Aufgabenbeschreibung » Welches Tier ersteht der Sohn laut der Filmkritik zu „Ein griechischer Sommer“ und zieht es heimlich groß?

Übungstext »
Filmkritik: Ein griechischer Sommer (2011) – 7 Sterne – mit Video

Dieser griechische Dorffilm richtet sich an Jugendliche, mag aber auch Oldtimer heiter stimmen. Die Stars: eine Ziege, ein Pelikan und ein paar mediterrane Hügel und Strände, die fast an Mamma Mia erinnern. Die menschlichen Schauspieler sind nichts Besonderes. Und obwohl der Streifen im Deutschen „Ein griechischer Sommer“ heißt, gibt es nur am Rand eine kleine, unbedeutende Nebenromanze (Regie Olivier Horlait).

Emir Kusturica spielt einen dauer-muffigen Vater ohne jede Varianz. Sein Film-Sohn Thibault Le Guellec ersteht einen jungen Pelikan und zieht ihn heimlich groß. Dann aber wird der Pelikan zum Star der Insel und lockt Touristen an – Selfie mit Peli ist der Sommertrend, auch wenn der Vogel einem schonmal das Eis wegschnappt. Neben dem Pelikan haben Vater und Sohn noch eine kecke Ziege, die unterhaltsamen Schabernack mit gefiederten und nicht gefiederten Zweibeinern treibt. Ansonsten ist die Geschichte flach und unsubtil, aber auch angestrengt herzerwärmend und nie grell.

In den besten Momenten ist das eine Wohlfühl-Komödie, auch wegen der perma-quietschvergnügten, süßen Kellnerin Jade-Rose Parker. Die Leistungen der Tiertrainer haben mich jedoch am meisten beeindruckt.

Die Dörfler in dem Film spielen gutteils Grenzdebile – das sind auch meist griechische Darsteller. Hauptakteure, Autor, Regisseur und Kameramann kommen dagegen nicht aus Griechenland.

Datenauszug »
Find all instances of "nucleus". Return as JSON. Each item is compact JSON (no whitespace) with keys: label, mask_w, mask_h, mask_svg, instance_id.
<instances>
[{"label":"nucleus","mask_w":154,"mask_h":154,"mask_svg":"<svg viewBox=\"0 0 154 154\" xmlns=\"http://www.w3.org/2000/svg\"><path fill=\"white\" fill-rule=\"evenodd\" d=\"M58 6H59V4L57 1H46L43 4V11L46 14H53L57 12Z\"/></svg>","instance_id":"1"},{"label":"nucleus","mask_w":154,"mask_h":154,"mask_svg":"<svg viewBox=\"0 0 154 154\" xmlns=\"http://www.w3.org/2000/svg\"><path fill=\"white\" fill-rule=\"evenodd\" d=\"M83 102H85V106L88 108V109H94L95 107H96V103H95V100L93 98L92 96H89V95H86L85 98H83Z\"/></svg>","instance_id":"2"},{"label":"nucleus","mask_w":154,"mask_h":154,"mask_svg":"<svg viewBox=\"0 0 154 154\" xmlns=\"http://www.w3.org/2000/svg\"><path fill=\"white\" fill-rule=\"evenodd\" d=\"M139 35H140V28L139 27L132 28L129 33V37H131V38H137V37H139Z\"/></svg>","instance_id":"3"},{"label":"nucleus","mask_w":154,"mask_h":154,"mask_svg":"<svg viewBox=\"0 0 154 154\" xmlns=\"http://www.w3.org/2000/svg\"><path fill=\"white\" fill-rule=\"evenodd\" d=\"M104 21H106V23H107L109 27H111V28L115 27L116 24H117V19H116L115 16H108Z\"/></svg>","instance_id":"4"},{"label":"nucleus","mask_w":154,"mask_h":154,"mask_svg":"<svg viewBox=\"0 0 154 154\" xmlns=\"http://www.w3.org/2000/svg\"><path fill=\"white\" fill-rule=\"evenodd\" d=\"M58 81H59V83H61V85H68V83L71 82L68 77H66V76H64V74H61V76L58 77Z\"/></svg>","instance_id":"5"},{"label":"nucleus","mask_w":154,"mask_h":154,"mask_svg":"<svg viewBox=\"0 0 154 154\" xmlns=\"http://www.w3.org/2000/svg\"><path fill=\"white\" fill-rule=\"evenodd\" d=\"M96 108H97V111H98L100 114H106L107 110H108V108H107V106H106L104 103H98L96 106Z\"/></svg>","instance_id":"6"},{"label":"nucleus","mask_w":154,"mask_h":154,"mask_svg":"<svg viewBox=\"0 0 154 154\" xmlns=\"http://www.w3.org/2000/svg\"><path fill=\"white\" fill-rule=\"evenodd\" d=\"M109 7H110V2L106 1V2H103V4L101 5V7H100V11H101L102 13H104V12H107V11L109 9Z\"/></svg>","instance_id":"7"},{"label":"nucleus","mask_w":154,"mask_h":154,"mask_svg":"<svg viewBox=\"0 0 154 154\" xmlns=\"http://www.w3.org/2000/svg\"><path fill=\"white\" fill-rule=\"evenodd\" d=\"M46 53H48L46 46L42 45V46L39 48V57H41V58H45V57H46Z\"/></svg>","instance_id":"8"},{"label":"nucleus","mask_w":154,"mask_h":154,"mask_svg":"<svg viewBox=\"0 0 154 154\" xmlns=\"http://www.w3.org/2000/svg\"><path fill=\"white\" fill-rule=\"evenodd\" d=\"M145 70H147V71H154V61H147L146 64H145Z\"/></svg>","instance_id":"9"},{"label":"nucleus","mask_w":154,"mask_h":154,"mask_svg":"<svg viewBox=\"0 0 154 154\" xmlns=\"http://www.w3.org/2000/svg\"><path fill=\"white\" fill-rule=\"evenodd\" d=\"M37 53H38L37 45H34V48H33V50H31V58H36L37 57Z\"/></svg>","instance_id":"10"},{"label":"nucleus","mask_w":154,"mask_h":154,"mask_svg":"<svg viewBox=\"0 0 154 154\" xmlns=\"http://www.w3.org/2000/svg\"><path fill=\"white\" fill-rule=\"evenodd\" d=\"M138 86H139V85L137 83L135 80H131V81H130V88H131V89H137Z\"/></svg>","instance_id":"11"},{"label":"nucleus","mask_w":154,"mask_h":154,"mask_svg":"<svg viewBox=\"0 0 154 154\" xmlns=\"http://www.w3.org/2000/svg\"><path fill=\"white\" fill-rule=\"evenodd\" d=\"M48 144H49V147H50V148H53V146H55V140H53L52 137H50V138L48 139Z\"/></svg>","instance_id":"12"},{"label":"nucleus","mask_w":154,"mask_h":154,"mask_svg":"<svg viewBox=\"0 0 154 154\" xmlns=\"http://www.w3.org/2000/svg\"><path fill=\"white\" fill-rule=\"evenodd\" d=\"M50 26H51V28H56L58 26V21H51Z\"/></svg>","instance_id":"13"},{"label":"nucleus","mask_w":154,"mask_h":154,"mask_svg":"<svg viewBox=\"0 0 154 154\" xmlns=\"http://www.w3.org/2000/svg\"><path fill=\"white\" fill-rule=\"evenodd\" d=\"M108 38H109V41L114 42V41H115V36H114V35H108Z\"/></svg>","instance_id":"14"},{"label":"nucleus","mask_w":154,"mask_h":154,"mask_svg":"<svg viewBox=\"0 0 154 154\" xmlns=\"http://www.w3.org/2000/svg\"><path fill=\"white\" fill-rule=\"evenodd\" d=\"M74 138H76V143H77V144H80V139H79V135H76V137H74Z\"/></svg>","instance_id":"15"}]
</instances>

Antwort » Einen jungen Pelikan.